Ataribox - kolejne detale

Poznaliśmy cenę oraz przybliżoną datę premiery urządzenia.

@ 27.09.2017, 11:10
Marcin "bigboy177" Trela
Czasem coś piszę, czasem programuję, czasem projektuję, czasem robię PR, a czasem marketing... wszystko to, czego wymaga sytuacja. Uwielbiam gry, nie cierpię briefów reklamowych!
inne

Ataribox - kolejne detale

Firma Atari podała do publicznej wiadomości kolejne informacje dotyczące jej najnowszej, opracowywanej właśnie konsoli. Zgodnie z informacją prasową, Ataribox, bo o nim mowa zadebiutuje w przyszłym roku, cena nie będzie też jakoś szczególnie wygórowana.

Jak donosi redakcja portalu Polygon, Ataribox jeszcze w tym roku zobaczymy w ramach kampanii crowdfundingowej na Indiegogo. Akcja ruszy jesienią, a jeśli wszystko pójdzie dobrze, gotowy system powinien trafić wówczas do sklepów wiosną 2018 roku.

W zależności od tego, na jaką wersję się zdecydujemy, zakup będzie wiązał się z wydatkiem pomiędzy 249, a 299 amerykańskich dolarów, czyli w granicach 1000-1200 zł. System urządzenia oparto na Linuksie, a sercem platformy jest procesor AMD wyposażony w układ graficzny Radeon.

Konsola wspierać będzie gry, mutlimedia, streamowanie, przeglądanie stron internetowych i wiele więcej. Jak twierdzi Atari, potencjalni użytkownicy cieszyć się będą z wielu atrakcji, a także "ton" klasycznych gier, upakowanych do systemu.


Dodaj Odpowiedź
Komentarze (15 najnowszych):
0 kudosguy_fawkes   @   13:19, 27.09.2017
Linux, streamowanie, gry... Brzmi jak Shield, tylko od Atari.
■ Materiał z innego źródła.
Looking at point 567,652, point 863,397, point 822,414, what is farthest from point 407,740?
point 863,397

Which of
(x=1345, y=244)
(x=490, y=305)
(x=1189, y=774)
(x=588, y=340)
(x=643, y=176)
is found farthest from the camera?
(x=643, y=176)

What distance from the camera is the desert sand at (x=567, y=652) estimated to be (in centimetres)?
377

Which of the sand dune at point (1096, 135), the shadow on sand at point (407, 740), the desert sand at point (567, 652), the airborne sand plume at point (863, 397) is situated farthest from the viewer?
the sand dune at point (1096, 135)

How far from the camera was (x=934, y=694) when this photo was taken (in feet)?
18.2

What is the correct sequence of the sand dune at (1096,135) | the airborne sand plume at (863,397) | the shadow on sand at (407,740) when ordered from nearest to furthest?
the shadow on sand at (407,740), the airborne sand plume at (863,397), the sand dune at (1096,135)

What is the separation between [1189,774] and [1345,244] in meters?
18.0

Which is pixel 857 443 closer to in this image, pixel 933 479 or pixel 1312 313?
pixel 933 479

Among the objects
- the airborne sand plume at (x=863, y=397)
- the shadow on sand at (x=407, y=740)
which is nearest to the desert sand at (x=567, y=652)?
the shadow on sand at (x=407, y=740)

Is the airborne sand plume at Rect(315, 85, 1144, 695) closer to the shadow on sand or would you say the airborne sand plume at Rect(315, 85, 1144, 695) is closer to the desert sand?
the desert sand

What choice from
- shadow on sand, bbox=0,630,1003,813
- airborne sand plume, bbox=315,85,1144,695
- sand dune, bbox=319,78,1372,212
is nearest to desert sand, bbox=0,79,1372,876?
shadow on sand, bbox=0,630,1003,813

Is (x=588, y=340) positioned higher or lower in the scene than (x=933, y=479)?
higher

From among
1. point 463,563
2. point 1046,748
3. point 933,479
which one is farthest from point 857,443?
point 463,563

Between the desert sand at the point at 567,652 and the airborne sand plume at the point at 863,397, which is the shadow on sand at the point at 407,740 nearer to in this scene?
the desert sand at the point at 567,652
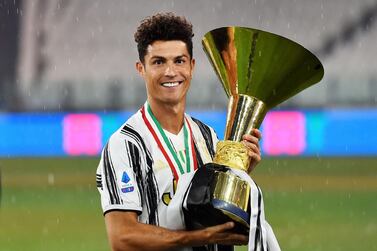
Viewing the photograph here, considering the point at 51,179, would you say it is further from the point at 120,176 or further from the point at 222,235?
the point at 222,235

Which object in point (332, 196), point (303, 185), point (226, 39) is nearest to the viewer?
point (226, 39)

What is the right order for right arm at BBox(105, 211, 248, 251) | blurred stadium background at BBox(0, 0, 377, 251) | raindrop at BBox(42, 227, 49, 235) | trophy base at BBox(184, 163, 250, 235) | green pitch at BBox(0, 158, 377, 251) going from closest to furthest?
1. trophy base at BBox(184, 163, 250, 235)
2. right arm at BBox(105, 211, 248, 251)
3. green pitch at BBox(0, 158, 377, 251)
4. raindrop at BBox(42, 227, 49, 235)
5. blurred stadium background at BBox(0, 0, 377, 251)

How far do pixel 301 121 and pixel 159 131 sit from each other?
13.1m

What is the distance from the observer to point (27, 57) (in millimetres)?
21891

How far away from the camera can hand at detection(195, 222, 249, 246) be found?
2.76m

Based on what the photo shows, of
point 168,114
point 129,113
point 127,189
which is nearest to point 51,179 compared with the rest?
point 129,113

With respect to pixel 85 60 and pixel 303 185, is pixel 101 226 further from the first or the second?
pixel 85 60

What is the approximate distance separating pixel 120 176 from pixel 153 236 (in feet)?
0.80

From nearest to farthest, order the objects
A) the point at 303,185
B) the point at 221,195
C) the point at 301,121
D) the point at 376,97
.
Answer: the point at 221,195, the point at 303,185, the point at 301,121, the point at 376,97

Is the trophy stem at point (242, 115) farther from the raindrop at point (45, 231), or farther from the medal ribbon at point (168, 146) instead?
the raindrop at point (45, 231)

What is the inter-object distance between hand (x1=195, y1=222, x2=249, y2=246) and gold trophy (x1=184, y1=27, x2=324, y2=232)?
0.02 metres

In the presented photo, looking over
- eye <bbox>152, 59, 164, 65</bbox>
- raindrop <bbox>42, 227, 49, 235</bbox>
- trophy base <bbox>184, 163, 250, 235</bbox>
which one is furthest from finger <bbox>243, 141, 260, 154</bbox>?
raindrop <bbox>42, 227, 49, 235</bbox>

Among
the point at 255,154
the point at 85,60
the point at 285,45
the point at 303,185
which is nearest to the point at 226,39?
the point at 285,45

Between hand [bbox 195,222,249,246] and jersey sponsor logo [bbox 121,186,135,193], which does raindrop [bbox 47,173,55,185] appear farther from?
hand [bbox 195,222,249,246]
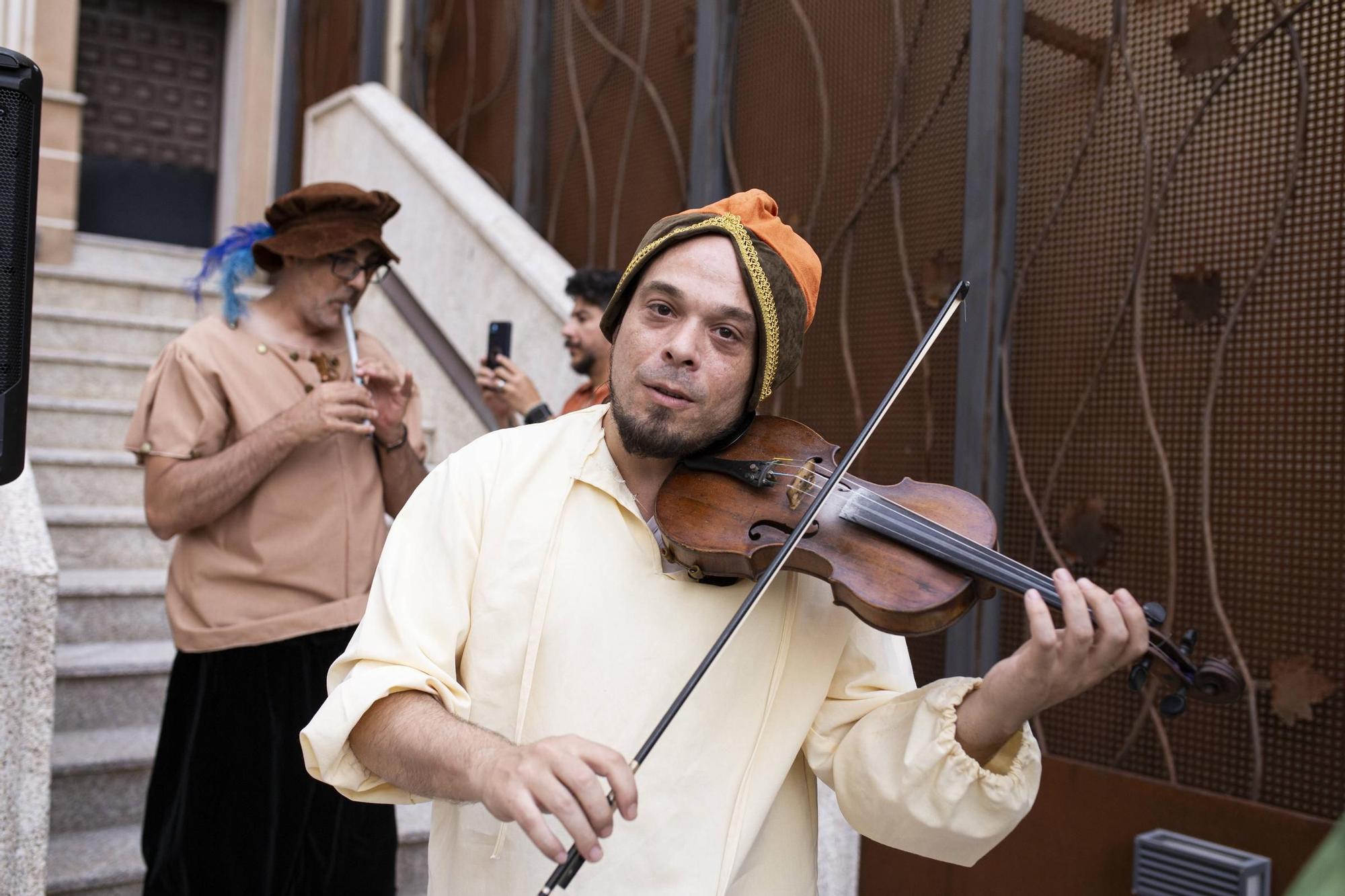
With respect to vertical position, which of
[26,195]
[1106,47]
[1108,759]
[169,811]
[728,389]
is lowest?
[169,811]

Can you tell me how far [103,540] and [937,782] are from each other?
3.61m

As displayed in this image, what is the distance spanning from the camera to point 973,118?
338cm

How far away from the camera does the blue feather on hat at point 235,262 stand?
2946 mm

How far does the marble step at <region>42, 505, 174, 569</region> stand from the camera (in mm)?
4145

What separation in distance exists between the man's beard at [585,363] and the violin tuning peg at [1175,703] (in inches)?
92.8

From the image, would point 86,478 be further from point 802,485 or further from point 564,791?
point 564,791

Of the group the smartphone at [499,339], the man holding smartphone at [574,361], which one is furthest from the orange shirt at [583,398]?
the smartphone at [499,339]

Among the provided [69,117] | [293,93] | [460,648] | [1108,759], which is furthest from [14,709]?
[293,93]

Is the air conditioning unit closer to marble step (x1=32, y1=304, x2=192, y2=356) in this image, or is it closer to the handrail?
the handrail


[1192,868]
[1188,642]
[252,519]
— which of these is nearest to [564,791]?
[1188,642]

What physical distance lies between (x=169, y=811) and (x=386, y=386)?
114cm

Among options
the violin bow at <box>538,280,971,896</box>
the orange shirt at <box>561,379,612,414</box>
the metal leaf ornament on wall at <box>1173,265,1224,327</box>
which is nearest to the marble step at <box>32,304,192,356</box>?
the orange shirt at <box>561,379,612,414</box>

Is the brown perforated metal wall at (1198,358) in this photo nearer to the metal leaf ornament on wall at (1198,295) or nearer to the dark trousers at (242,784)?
the metal leaf ornament on wall at (1198,295)

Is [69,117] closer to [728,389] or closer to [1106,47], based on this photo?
[1106,47]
Nvidia świetnie przemyślała swój produkt i dopracowała go przez kilka generacji do takiego stopnia, że teraz to znakomite centrum rozrywki pod TV. Nie jestem jednak pewien, czy to samo uda się dawnemu gigantowi. Retro jest w modzie, ale raczej od epoki NES-a włącznie, zaś poprzednie inicjatywy tego typu, jak choćby Atari Flashback, nie cieszyły się dużą popularnością. Mnie też jakoś specjalnie nie kręcą, choć lubię stare gry i sprzęt.
0 kudosshuwar   @   13:26, 27.09.2017
Jak mam czasami ochotę wrócić do prehistorii, tj. Atarii czy Amigi... odpalam emulator. Czy chciałbym kupować dedykowaną do tego konsolę? Jeśli już byłbym takim fanem chyba jednak skompletowałbym stary sprzęt z magnetofonem Puszcza oko Uśmiech
0 kudosguy_fawkes   @   13:35, 27.09.2017
Ja tam widzę mnóstwo zalet takiego sprzętu - wbudowana baza gier, wyjście HDMI, save-state'y... To samo miał NES Mini i pod tym względem jest genialny, a po cichu marzę o Retronie, prawdziwym kombajnie tego typu. On akurat wbudowanych gier nie ma, ale pozwala na odpalanie kadridży z różnych platform.
0 kudosKreTsky   @   03:11, 28.09.2017
Tylko cena z kosmosu. Retro pi mozna kupic za grosze z podobnymi funkcjami. Sadzilem, ze beda chcieli konkurowac z zabawkami Nintendo ale z cena wystrzelili 2x. Szkoda bo mialem ochote na ten gadzet.
0 kudosguy_fawkes   @   11:16, 28.09.2017
Cena wyższa, bo funkcji też więcej - tak jak pisałem, zalatuje to Shieldem. NES czy SNES Mini potrafią tylko odpalać wbudowane gry i nic poza tym. A RetroPie to tylko baza sprzętowo-programowa, bez gier.
Tym niemniej nie wróżę sukcesu. Multimedialnych przystawek jest na rynku sporo, a wspomniany Shield jest póki co z nich najlepszy.